Plaintiff has not shown that the individual defendants violated any clearly established right. Lucio contends that once the OIG found that he had actually repurchased 264 cattle and not just 200, the refusal of Bedenbaugh and Von Garlem to compensate plaintiff for those 64 cattle amounted to a constitutional violation. But there is no statute or regulation which entitles farmers to purchase different cattle to substitute cattle mistakenly sold after January 1, 1986 in the DTP program. Plaintiff has not shown that no reasonable official in defendants' position could have believed that the decision to permit plaintiff to repurchase 200 different cattle and not 264 was lawful. Nor are we aware of any statute or regulation that requires DASCO to accept the findings of the OIG where relevant. Accordingly, since the officials hold a qualified immunity in their individual capacity from this type of suit, we grant defendants' motion to dismiss them from the case.
We remand to the agency for a new determination in accord with this opinion. The agency agreed to allow Lucio to include repurchased cattle in his base.
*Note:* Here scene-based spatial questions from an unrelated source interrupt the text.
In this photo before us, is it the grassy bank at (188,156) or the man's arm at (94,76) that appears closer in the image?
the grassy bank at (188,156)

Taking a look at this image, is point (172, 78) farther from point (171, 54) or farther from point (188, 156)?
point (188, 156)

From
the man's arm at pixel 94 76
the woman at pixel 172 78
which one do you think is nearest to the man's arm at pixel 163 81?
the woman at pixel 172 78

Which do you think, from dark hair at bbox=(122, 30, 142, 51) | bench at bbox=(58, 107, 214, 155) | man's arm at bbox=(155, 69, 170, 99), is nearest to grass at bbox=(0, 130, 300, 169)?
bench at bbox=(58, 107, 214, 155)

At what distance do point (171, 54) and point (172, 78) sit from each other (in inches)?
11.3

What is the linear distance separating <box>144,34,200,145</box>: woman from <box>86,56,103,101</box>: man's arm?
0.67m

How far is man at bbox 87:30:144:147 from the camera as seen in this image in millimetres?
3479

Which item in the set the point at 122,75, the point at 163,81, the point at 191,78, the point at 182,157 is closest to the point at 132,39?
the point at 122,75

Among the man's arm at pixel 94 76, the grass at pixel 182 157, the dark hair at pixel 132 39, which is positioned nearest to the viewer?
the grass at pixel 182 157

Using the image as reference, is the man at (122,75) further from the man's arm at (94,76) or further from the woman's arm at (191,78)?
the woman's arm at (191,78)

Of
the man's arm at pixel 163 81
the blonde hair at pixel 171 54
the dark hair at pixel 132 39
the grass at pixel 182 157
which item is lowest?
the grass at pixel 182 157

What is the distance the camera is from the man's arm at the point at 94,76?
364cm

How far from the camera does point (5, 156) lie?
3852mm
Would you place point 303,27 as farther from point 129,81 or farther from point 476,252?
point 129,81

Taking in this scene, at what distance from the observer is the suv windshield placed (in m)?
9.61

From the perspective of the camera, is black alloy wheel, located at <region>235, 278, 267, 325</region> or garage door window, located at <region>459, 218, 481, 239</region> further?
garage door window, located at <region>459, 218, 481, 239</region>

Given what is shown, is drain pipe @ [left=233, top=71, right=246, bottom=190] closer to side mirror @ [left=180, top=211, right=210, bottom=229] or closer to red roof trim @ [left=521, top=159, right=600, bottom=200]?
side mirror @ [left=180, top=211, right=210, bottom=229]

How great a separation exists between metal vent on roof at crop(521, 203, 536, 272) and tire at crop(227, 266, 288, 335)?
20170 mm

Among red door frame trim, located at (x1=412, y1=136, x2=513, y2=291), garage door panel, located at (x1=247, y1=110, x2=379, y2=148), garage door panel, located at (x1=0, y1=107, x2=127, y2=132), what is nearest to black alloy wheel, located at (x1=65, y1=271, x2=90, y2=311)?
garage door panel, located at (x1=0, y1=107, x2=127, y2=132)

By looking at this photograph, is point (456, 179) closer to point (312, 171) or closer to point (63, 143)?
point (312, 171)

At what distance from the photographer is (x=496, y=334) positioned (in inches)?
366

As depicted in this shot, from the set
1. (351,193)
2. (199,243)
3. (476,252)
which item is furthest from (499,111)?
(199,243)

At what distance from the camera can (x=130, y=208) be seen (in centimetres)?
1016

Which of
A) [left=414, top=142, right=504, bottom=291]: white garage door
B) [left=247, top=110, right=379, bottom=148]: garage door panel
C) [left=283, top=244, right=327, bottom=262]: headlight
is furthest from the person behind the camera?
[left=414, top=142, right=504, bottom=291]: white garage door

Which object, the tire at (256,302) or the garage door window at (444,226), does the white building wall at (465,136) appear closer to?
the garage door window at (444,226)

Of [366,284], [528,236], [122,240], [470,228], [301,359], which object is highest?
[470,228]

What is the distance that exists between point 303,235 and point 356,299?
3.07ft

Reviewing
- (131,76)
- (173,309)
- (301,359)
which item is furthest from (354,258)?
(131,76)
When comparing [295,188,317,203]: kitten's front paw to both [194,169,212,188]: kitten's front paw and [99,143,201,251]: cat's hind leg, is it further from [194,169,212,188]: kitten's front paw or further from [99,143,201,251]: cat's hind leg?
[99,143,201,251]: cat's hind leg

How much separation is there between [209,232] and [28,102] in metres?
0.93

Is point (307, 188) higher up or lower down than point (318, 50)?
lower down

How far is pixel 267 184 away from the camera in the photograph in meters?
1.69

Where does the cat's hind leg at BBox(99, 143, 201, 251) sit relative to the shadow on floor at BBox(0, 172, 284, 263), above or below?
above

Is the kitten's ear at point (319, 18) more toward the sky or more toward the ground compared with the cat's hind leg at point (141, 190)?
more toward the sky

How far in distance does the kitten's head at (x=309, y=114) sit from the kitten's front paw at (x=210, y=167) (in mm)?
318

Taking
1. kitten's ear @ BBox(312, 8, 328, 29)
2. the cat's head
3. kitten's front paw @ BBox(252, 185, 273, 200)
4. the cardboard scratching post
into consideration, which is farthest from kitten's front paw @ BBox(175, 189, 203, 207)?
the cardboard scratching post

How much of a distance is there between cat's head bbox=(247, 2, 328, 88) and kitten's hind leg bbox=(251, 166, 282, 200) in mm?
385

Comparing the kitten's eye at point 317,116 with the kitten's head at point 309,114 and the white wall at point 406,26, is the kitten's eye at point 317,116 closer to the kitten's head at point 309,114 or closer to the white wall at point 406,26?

As the OIG found that the Lucio actually purchased 264 cows and not 200, DASCO should have little trouble in granting plaintiff participation for his full complement of cows. All further proceedings shall be conducted in accordance with the DTP statute, 7 U.S.C. § 1446(d) and regulations, 7 C.F.R. § 1430.450 et seq in accord with the ASCS appeal regulations, 7 C.F.R. Part 780. Specific findings of fact should be made concerning the number of heifers plaintiff purchased as replacement for cattle sold on January 16, 1986 prior to March 5, 1986, and plaintiff's applicable base shall be adjusted accordingly.
An Order consistent with the foregoing is entered this day.
JOHN H. PRATT
United States District Judge
DATE: 27 Aug 92
ORDER - August 27, 1992, Filed
In accordance with the Memorandum Opinion filed this day, it is by the Court, this 27th day of August, 1992, hereby
ORDERED that Plaintiff's Motion for Partial Summary Judgment is granted; and it is
ORDERED that any claims against defendants Earle Bedenbaugh and Thomas Von Garlem in their individual capacities are dismissed; and it is
ORDERED that all claims alleging constitutional violations are dismissed; and it is
FURTHER ORDERED that this matter is remanded to the Deputy Administrator, State and County Operations for further proceedings in accordance with the accompanying Memorandum Opinion; and it is
FURTHER ORDERED that this case is dismissed, with prejudice.